Kathryn Schulz is a staff writer at the New Yorker magazine, and she’s one of the best journalists I’ve read over the last few years. Her feature about the potential of a devastating earthquake in the coastal Northwest, and her reporting about the stink bug invasion, are perfectly excellent. The March 25 issue includes a shorter memoir about her father’s love of books, and how he stacked them up, around, and down the sides of a bedroom dresser.

There’s a paragraph in the middle of Schulz’s piece about the novel Middlemarch, which her father regarded as the greatest in the English, and others found near it. “I don’t know if he had completed either of the other two books, or even begun them. But it doesn’t matter, I suppose. No matter when my father died, he would have been—as, one way or another, we all are when we die—in the middle of something.” Sublime.

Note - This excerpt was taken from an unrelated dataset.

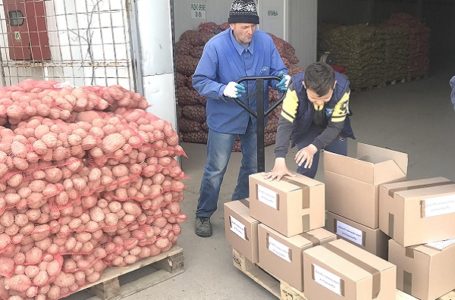 Stanko Tomović Obrenovčanima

Schulz’s description of her father’s books took me back to the literary cocoon of my friend Richard Gildenmeister, whose apartment in Cleveland was crammed full of books (and more). That short profile I wrote about him in 1996 is still one of my favorites. I’m glad, too, that I recorded Richard telling me some of the stories about the famous writers he met in his long career as a bookseller. Schulz tells of the stories her father told her when she was young. “I regret to this day that none of us ever thought to write them down.”

Erin has kept a running list of the wondrous and humorous sayings of our children. She wasn’t with us tonight when, after a long day of travel, Oliver said of this place we’ve come to visit, “There are so many convenient things here that I haven’t noticed before.” I heard him later in bed, reading from a book.